Selected excerpt:
Even when an effect accounts for no variance at all, EM-REML will always estimate a positive variance which will be determined by the starting value. If AI-REML does not converge but EM-REML does with the same dataset and model, re-run EM-REML with a small starting value for the effect. If the estimate does not change, it is likely that there is no variance.

Remote computing

If breedR.bin = 'remote', the REML program will be run remotely and the results will be automatically transferred back automatically. While if breedR.bin = 'submit' the job will be submitted to the server, and the job-id and other relevant information about the model will be returned instantly. The returned object can be used to retrieve the results or check the status of the job. Several jobs can be submitted in parallel. See ?remote to learn how to configure breedR for remote computing, and how to manage submitted jobs.

Value

An object of class 'remlf90' that can be further questioned by fixef, ranef, fitted, etc.

(Stored data entries)
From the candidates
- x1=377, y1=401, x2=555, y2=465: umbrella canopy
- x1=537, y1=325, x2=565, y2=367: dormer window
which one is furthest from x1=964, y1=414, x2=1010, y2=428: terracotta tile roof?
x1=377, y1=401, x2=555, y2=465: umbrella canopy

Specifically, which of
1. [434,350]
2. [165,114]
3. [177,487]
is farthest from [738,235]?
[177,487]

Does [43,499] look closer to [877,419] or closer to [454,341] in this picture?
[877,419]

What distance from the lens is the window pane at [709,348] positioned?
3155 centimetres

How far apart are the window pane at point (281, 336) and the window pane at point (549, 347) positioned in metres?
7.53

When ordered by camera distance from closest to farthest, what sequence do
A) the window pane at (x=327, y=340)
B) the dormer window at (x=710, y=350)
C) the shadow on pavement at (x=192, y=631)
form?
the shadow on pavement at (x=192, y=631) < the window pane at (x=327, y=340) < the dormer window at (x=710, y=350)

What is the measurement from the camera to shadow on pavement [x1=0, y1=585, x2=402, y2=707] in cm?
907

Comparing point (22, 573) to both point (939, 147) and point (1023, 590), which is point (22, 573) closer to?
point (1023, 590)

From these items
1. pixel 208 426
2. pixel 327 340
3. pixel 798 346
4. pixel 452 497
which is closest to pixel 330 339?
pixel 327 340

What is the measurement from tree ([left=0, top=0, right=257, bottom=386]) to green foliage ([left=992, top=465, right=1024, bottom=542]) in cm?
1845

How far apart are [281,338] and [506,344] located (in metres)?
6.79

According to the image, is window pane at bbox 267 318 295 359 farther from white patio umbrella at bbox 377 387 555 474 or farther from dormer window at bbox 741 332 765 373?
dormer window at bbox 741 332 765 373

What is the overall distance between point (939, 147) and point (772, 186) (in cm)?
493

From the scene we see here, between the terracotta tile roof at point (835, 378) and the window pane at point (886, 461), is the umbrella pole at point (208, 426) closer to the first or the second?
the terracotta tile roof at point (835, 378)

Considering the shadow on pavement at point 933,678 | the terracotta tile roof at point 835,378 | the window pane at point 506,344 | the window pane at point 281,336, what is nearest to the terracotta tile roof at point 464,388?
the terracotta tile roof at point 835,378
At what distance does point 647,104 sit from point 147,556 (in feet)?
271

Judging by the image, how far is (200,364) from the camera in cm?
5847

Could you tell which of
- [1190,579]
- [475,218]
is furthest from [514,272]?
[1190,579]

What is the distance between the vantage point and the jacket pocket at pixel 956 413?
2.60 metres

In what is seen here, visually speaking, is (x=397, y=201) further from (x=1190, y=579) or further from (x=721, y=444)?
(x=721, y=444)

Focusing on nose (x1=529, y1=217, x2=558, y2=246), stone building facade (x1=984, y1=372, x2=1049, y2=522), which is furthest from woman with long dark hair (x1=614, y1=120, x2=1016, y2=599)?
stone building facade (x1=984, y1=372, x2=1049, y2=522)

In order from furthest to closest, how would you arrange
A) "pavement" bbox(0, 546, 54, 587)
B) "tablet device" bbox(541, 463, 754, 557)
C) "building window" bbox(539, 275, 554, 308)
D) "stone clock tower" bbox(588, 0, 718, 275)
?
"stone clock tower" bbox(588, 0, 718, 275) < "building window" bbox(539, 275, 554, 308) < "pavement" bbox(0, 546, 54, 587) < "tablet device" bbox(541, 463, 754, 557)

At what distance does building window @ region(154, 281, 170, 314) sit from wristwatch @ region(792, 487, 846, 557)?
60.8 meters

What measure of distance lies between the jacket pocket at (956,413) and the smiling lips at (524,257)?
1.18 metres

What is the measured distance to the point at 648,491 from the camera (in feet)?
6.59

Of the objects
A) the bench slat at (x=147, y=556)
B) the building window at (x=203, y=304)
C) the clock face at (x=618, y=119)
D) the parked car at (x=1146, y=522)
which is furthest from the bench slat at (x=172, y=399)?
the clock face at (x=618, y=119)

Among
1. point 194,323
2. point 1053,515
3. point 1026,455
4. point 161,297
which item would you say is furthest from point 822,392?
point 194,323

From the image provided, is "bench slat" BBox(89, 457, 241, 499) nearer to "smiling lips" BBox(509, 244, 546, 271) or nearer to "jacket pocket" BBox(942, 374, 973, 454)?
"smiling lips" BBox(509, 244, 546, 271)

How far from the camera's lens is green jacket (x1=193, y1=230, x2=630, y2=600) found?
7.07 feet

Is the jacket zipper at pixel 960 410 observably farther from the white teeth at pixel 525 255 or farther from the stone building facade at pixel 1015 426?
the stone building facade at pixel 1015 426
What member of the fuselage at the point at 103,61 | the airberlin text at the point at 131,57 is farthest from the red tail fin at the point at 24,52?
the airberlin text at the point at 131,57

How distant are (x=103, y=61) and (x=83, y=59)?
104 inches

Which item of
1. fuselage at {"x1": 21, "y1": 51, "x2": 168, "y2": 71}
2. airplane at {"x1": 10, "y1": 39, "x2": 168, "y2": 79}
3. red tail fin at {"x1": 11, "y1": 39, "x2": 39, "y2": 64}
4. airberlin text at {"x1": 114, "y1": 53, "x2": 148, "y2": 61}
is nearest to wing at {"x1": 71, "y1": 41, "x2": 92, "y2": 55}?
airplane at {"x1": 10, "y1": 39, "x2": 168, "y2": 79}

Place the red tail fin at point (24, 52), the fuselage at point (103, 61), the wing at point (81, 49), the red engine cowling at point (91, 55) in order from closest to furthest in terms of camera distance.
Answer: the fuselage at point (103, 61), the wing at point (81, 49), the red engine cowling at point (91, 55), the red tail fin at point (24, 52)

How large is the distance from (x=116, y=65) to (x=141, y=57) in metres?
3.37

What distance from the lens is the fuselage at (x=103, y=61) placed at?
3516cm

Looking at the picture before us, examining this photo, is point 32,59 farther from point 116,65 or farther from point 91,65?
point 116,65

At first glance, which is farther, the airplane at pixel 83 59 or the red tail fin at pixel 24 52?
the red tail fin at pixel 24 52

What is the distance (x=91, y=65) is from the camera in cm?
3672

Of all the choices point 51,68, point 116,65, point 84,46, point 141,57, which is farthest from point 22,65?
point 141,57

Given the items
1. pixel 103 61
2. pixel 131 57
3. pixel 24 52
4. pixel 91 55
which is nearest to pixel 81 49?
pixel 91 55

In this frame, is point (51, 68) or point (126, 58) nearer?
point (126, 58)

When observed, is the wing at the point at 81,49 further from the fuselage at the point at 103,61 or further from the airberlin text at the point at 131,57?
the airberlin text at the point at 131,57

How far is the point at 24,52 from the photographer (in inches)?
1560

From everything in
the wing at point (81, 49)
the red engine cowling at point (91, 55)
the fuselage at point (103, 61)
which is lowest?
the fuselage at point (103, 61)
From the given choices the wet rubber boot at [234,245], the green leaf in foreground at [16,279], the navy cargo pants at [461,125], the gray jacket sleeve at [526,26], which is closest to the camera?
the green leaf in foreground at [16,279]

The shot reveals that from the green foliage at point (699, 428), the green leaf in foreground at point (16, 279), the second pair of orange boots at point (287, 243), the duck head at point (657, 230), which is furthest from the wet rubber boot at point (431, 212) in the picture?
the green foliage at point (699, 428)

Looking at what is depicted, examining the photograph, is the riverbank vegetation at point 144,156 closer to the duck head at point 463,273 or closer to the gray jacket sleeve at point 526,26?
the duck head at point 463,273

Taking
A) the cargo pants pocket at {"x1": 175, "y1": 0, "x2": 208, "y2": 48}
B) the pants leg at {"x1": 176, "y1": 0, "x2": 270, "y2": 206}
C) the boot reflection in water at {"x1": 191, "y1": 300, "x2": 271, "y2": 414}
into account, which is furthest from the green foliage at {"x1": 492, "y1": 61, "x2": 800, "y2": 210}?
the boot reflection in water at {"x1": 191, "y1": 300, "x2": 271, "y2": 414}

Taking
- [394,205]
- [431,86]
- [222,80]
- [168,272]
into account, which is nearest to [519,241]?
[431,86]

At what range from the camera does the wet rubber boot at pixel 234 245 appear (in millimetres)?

Aim of the task:
Please answer these questions from the breedR excerpt above the rows:
1. What does EM-REML estimate when an effect accounts for no variance at all?
2. What is returned instantly when breedR.bin = 'submit'?
3. What class of object is returned?

Your response:
1. A positive variance determined by the starting value.
2. The job-id and other relevant information about the model.
3. 'remlf90'.